Thanks for looking in to this @tskinner-oppfi!
Things are complicated a bit by timing here - in that there is active work being done to migrate away from wicked to systemd-networkd. So I think there it might be possible to get something in to support this with wicked, that code is very close to going away.
It looks like Zach and Matt have added a lot of good detail to that issue. If there's anything you are able to add or contribute there to get MTU support, that would be awesome!
Now that the networkd work looks to be mostly done (awesome work!) I started looking at this again and here a couple questions:
- Would we add another subcommand to netdog to configure just the MTU and expose it as a setting similar to the hostname network setting?

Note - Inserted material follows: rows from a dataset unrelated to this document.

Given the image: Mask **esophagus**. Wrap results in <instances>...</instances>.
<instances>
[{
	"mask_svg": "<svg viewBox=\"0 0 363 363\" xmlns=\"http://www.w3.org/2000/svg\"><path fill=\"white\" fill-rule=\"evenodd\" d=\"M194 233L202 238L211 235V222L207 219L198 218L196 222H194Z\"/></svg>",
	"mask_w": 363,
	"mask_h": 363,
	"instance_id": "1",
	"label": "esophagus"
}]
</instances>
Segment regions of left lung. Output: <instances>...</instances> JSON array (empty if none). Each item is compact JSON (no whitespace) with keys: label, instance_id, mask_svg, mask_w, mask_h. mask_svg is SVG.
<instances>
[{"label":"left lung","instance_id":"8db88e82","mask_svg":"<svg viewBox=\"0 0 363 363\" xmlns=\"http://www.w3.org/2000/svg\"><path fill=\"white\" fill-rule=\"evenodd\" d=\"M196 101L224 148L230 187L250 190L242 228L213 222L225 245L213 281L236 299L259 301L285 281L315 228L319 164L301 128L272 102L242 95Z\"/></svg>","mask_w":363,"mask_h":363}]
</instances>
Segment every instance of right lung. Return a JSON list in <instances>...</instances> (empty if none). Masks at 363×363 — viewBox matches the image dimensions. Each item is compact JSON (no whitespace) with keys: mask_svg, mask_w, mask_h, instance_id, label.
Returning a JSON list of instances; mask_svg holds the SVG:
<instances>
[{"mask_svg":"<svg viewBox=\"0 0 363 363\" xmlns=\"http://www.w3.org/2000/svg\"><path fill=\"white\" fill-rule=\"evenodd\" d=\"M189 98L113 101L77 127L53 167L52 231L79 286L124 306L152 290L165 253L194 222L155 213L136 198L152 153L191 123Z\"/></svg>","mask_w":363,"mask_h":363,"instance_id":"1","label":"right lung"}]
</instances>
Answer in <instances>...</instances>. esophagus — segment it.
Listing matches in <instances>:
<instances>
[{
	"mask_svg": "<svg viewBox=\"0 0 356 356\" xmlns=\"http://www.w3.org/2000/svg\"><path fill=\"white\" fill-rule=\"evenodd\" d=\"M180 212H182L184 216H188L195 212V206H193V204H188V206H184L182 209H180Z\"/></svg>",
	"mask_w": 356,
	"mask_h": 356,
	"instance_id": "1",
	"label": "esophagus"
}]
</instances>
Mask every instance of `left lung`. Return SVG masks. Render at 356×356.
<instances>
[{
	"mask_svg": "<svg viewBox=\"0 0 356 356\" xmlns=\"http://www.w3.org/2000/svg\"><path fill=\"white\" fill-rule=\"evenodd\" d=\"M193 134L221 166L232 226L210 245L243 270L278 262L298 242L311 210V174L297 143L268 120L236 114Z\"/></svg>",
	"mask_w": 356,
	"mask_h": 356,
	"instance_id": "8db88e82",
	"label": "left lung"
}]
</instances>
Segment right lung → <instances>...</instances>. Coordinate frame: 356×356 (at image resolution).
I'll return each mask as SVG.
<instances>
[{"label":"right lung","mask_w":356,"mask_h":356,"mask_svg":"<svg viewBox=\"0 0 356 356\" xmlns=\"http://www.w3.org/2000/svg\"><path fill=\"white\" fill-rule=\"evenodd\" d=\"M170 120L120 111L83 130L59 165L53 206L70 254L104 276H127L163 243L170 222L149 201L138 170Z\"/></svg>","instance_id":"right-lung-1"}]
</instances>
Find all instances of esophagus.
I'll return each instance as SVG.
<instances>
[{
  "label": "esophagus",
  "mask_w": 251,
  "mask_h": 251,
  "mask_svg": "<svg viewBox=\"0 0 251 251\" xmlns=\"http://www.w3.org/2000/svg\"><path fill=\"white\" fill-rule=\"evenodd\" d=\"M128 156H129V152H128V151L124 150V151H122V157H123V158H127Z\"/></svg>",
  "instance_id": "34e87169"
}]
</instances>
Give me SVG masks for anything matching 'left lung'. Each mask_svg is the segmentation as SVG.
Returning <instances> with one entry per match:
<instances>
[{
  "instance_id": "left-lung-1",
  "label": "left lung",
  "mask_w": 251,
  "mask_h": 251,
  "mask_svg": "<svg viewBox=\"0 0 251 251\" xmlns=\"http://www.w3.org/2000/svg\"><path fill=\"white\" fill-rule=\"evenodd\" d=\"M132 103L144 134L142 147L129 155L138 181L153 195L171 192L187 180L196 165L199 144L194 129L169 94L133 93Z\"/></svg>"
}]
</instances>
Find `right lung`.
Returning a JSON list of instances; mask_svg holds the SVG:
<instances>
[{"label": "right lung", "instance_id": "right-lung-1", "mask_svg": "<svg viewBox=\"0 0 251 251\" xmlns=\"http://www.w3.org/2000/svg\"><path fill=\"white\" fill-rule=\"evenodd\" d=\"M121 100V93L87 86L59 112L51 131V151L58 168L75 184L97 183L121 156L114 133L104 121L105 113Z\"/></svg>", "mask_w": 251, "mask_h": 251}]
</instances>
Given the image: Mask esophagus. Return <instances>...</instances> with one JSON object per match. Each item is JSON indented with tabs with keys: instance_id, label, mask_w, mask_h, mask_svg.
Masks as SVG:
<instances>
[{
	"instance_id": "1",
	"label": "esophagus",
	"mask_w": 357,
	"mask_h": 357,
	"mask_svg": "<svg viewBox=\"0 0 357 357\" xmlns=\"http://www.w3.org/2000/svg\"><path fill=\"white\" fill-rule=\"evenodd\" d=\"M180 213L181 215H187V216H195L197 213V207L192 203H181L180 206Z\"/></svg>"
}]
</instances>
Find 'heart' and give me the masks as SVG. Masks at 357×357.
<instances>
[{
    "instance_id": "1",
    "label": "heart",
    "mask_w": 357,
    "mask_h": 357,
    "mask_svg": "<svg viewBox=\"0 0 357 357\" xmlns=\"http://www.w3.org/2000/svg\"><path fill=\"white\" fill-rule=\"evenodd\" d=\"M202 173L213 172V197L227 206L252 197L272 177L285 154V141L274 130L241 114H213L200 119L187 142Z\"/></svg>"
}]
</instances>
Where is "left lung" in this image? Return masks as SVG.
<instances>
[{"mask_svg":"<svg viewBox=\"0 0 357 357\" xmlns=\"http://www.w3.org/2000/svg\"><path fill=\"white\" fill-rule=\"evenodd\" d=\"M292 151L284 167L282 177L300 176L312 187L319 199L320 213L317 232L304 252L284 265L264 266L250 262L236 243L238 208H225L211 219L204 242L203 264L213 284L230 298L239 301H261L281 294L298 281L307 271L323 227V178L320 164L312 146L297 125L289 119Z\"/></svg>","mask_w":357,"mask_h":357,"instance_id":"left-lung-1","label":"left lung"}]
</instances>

- Do we restart the networkd service after the config change or run
networkctl reloador something similar? I believenetworkctl reloadwon't bring down the network but just reconfigure with new settings. It gets kind of dicey messing with network settings.
In the mean time I'll experiment a little and try to get some changes working so I can have something concrete to talk about.
@tskinner-oppfi Thanks! Contributions are always welcome!
As @stmcginnis mentioned above, we've done the work to integrate systemd-networkd, but currently it is only used in aws-k8s-1.28, the *-dev variants, and aws-ecs-2. The other variants continue to use wicked as their networking backend. Because of this, the process of adding new network config settings is admittedly a bit more work since we need to support config file generation for multiple backends. We want to make sure that the network backend is all but invisible and all of our variants support the same settings.
At a high level, this is how network config is generated:
- A systemd service
generate-network-configis required by thenetwork-pretarget; it runsnetdog generate-net-config netdogreads network config from a file (net.toml), or kernel parameters- This network config is validated and deserialized into a set of Rust structs
- Depending on the network backend,
netdogconverts these structs into different structs that represent the actual config fileswicked/systemd-networkduse.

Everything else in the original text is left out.